Lacity and Hirschheim (1993) defined outsourcing as “conducting one or more organizational activities using external agents” (p.3). Mosher and Mainquist (2011) defined offshoring as “the outsourcing of processes/activities to a non-domestic country” (p.39). Outsourcing as a means to improving performance has been around and has grown steadily over the years (Pouder, Cantrell & Daly, 2007). According to a 2005 survey, 82% of large and medium businesses in Asia, Europe and North America were involved with some sort of outsourcing (Gottfredson, Puryear & Phillips, 2005). The most common reasons to outsource can be grouped into Finance, Labor and Operations. For most firms, outsourcing was a means to achieve lower cost of operations (Richards, J., 2007). However, there are several other reasons why an organization outsources an activity or business function.
Organizations outsource to focus on their core business model (Richards, J., 2007). What is core to their business is subjective and could differ from one organization to another, even if they are in the same industry. For example, when Airtel, Ltd. (Airtel–a telecom provider) announced their decision to outsource their network operations, everyone in the industry (including their CTO) was skeptical (Martinez-Jerez & Narayanan, 2007). Most other telecom providers defined network operations as part of their core business, Airtel did not. By focusing on their core business activities–marketing, sales and customer relations–Airtel became a market leader in India and was able to become a global player. Outsourcing also helps an organization quickly build a team around a certain standard process within days (Bloomberg, 2006). For example, Some companies outsource certain tasks as a risk management strategy (Willcocks, Lacity & Kern, 1999). An example would be a task requiring very specific highly skilled resources that are not internally available in an organization.

***

◆ PROBLEMS
a) Condense the paragraph of the outsourcing passage that begins "Lacity and Hirschheim (1993) defined" into a bulleted list that keeps its main facts.
b) Write the next part of the outsourcing passage, starting after its last sentence.
None of the material is needed for this work.

***

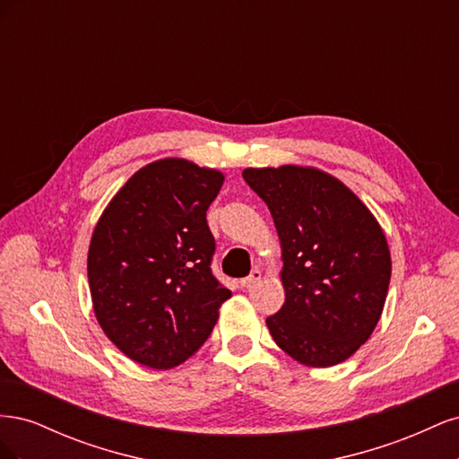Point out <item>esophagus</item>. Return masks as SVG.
<instances>
[{
	"label": "esophagus",
	"instance_id": "esophagus-1",
	"mask_svg": "<svg viewBox=\"0 0 459 459\" xmlns=\"http://www.w3.org/2000/svg\"><path fill=\"white\" fill-rule=\"evenodd\" d=\"M260 277H262V272L260 270H253L247 277H243L241 287H247V289L253 287L256 281H260Z\"/></svg>",
	"mask_w": 459,
	"mask_h": 459
}]
</instances>
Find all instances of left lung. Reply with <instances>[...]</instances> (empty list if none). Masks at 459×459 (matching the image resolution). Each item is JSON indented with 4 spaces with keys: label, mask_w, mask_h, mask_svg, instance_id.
Returning <instances> with one entry per match:
<instances>
[{
    "label": "left lung",
    "mask_w": 459,
    "mask_h": 459,
    "mask_svg": "<svg viewBox=\"0 0 459 459\" xmlns=\"http://www.w3.org/2000/svg\"><path fill=\"white\" fill-rule=\"evenodd\" d=\"M281 241L285 302L266 319L275 344L297 362H344L377 325L391 253L369 208L331 174L310 166L245 169Z\"/></svg>",
    "instance_id": "1"
}]
</instances>
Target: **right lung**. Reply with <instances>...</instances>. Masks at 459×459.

***

◆ TASK-BY-TASK OUTPUTS
a)
- Outsourcing: "conducting one or more organizational activities using external agents" (Lacity & Hirschheim, 1993).
- Offshoring: "the outsourcing of processes/activities to a non-domestic country" (Mosher & Mainquist, 2011).
- Outsourcing to improve performance has grown steadily over the years (Pouder, Cantrell & Daly, 2007).
- In a 2005 survey, 82% of large and medium businesses in Asia, Europe and North America did some outsourcing (Gottfredson, Puryear & Phillips, 2005).
- The most common reasons fall into three groups: Finance, Labor and Operations.
- For most firms, the goal was lower operating cost (Richards, 2007), though organizations outsource for several other reasons too.

b)
Hiring and managing resources for a specific task is a resourcing risk–and there is a high cost involved in case of attrition. From a human resources perspective, it is difficult for an organization to create a growth path for highly specific resources and the organization risks losing these valuable assets, often times without a succession and/or a transition plan. Another reason to outsource and/or offshore would be to leverage a pool of resources in a particular region. An organization may have a team with specific skill sets based out of a particular geography due to various socio-political, economic and geographical factors. For example, MNC/ TNC’s prefer to locate their IT operations out of the Indian sub-continent due to high availability of skilled IT resources (Balakrishnan, 2011).
In conclusion, there are several reasons why an organization would outsource or offshore. As seen above, a strategic choice to outsource would be driven by a need to free resources to perform core activities necessary for a business to survive and prosper. Other reasons to outsource include financial performance and realization of operational efficiencies. For its many benefits, outsourcing has become a way of life in the corporate world (Cutshaw, 2008).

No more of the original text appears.